Magies de la modernité : illégitimité et légitimation du magnétisme en France et du chamanisme au Pérou

par Fanny Charrasse

Projet de thèse en Sociologie

Sous la direction de Cyril Lemieux.

Thèses en préparation à Paris, EHESS , dans le cadre de École doctorale de l'École des hautes études en sciences sociales depuis le 28-10-2015 .


  • Résumé

    Longtemps, dans les sociétés industrielles, les pratiques magiques telles que le chamanisme, la voyance, le spiritisme ou le magnétisme ont été disqualifiées, voire réprimées, au motif de leur caractère apparemment inconciliable avec la modernité : fondées sur une ontologie « analogique », elles semblaient vouées à disparaître, en Occident et dans les pays occidentalisés, du fait de la montée en puissance du « naturalisme » – pour reprendre ici les catégories forgées par Philippe Descola. Depuis quelques décennies, cependant, on observe que ces pratiques magico-traditionnelles sont de plus en plus tolérées. Mieux encore : dans certains cas, elles sont encouragées et protégées par des acteur·rice·s institutionnel·le·s (comme dans certains hôpitaux ou musées). Pour expliquer ce revirement d’attitude, nombre de chercheur·e·s ont invoqué un changement culturel général. Or, non seulement cette invocation met de côté l’analyse de ce qu’un tel changement doit aux transformations structurelles des sociétés industrielles, mais elle ne conduit que rarement à s’interroger sur la manière dont les pratiques en question ont été transformées. Ce sont ces transformations que nous étudions dans cette thèse, à partir de deux cas empiriques : le magnétisme en France et le chamanisme dans la région du Lambayeque au Pérou.

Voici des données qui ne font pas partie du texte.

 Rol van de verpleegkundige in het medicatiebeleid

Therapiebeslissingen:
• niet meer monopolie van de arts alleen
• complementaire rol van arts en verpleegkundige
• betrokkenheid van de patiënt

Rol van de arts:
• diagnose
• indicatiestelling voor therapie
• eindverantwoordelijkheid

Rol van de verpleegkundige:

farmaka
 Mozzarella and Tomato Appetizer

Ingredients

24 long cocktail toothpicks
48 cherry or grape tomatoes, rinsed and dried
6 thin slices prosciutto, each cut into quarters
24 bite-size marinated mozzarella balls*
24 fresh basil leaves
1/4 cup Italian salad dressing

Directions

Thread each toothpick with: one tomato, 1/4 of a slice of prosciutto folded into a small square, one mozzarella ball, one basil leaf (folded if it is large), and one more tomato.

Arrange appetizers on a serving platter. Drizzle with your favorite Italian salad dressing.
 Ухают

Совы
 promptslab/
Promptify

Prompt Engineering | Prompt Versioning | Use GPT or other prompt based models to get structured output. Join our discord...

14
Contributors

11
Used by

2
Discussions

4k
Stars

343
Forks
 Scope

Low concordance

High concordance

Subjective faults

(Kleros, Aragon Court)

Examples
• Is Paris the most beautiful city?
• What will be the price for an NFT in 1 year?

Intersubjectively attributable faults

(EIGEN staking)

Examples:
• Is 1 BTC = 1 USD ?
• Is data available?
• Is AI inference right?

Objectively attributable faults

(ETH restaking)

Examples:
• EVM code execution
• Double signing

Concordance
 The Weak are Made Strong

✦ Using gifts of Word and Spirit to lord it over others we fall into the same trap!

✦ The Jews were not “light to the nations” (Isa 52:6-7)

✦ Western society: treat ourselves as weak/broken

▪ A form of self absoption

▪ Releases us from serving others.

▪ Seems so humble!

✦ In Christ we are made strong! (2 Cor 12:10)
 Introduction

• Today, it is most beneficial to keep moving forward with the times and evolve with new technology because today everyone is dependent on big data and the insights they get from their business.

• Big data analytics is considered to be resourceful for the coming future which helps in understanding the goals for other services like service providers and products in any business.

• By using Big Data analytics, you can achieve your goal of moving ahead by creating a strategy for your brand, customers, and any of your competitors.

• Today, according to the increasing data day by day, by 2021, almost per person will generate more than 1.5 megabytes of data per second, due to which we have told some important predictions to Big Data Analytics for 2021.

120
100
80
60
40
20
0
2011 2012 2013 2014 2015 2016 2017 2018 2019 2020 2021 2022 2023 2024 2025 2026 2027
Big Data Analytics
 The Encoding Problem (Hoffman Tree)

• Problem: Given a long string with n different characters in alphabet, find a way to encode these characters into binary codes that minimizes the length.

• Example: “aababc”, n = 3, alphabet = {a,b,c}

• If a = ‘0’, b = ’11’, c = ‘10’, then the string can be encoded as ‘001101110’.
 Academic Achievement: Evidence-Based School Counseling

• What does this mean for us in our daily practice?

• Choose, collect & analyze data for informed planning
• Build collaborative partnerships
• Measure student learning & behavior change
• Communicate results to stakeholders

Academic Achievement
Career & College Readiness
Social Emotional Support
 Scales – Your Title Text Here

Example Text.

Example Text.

Reposant sur une méthode comparative, qui combine ethnographie et enquête sociohistorique, notre démarche consiste à analyser l’immense travail social, souvent laissé dans l’ombre, qui a été fourni, ces dernières décennies, afin de conformer ces deux pratiques aux attentes de la modernité industrielle – processus que nous appelons leur modernisation simple et qui passe en particulier par leur professionnalisation et leur marchandisation. Ce faisant, nous montrons que la remise en cause contemporaine des fondements de la société industrielle, à travers la critique de la supériorité qui y est accordée aux savoirs occidentaux (naturalistes) par rapport à ceux ancestraux (analogiques), constitue moins un « retour en arrière » comme l’affirment certain·e·s acteur·rice·s, qu’un pas supplémentaire dans l’accomplissement du projet moderne – qui correspond, en l’occurrence, au passage à une modernisation réflexive. A cette occasion, nous établissons le rôle central que les sciences sociales jouent dans un tel processus, un rôle dont il nous semble important qu’elles prennent davantage conscience.

  • Titre traduit

    Magics of Modernity : illegitimacy and Legitimization of Magnetism in France and Shamanism in Peru


  • Résumé

    For a long time, in industrial societies, magical practices such as shamanism, fortune-telling, spiritualism or magnetism were disqualified, even repressed, on the pretext that they were incompatible with modernity: from the point of view of an “analogic” ontology they seemed destined to disappear in western and westernized countries, because of the growing power of “naturalism”—to use the categories forged by Philippe Descola. In the past few decades, however, we can observe how these magical and traditional practices are increasingly tolerated. In some cases, they are even promoted and protected by institutional actors (for instance, in hospitals or museums). To explain this change of attitude, many researchers invoke a general cultural change. This invocation, however, not only ignores analyses of how this change is related to structural transformations of industrial societies, but also obstructs examination of how these practices have transformed. These transformations are the object of study in this PhD dissertation, which consists of two empirical case-studies: magnetism in France and shamanism in the Lambayeque region of Peru. On the basis of comparative research combining ethnography and socio-historical investigation, I analyze the significant social work, often left in the shadows by scholars studying it, that has been done in recent decades to conform these two practices to the expectations of industrial modernity—a process I call “simple modernization” and that involves their professionalization and marketization. In doing so, I show that contemporary challenges of the foundations of industrial society, through critique of the superiority granted to western (naturalist) knowledge over ancient (analogic) knowledge, is not a “return to the past” as some actors would claim, but rather a next step in the accomplishment of the project of modernity—corresponding, in this case, to the transition to reflexive modernization. The dissertation establishes the central role that the social sciences play in this process, a role of which, it is argued, they should become more aware.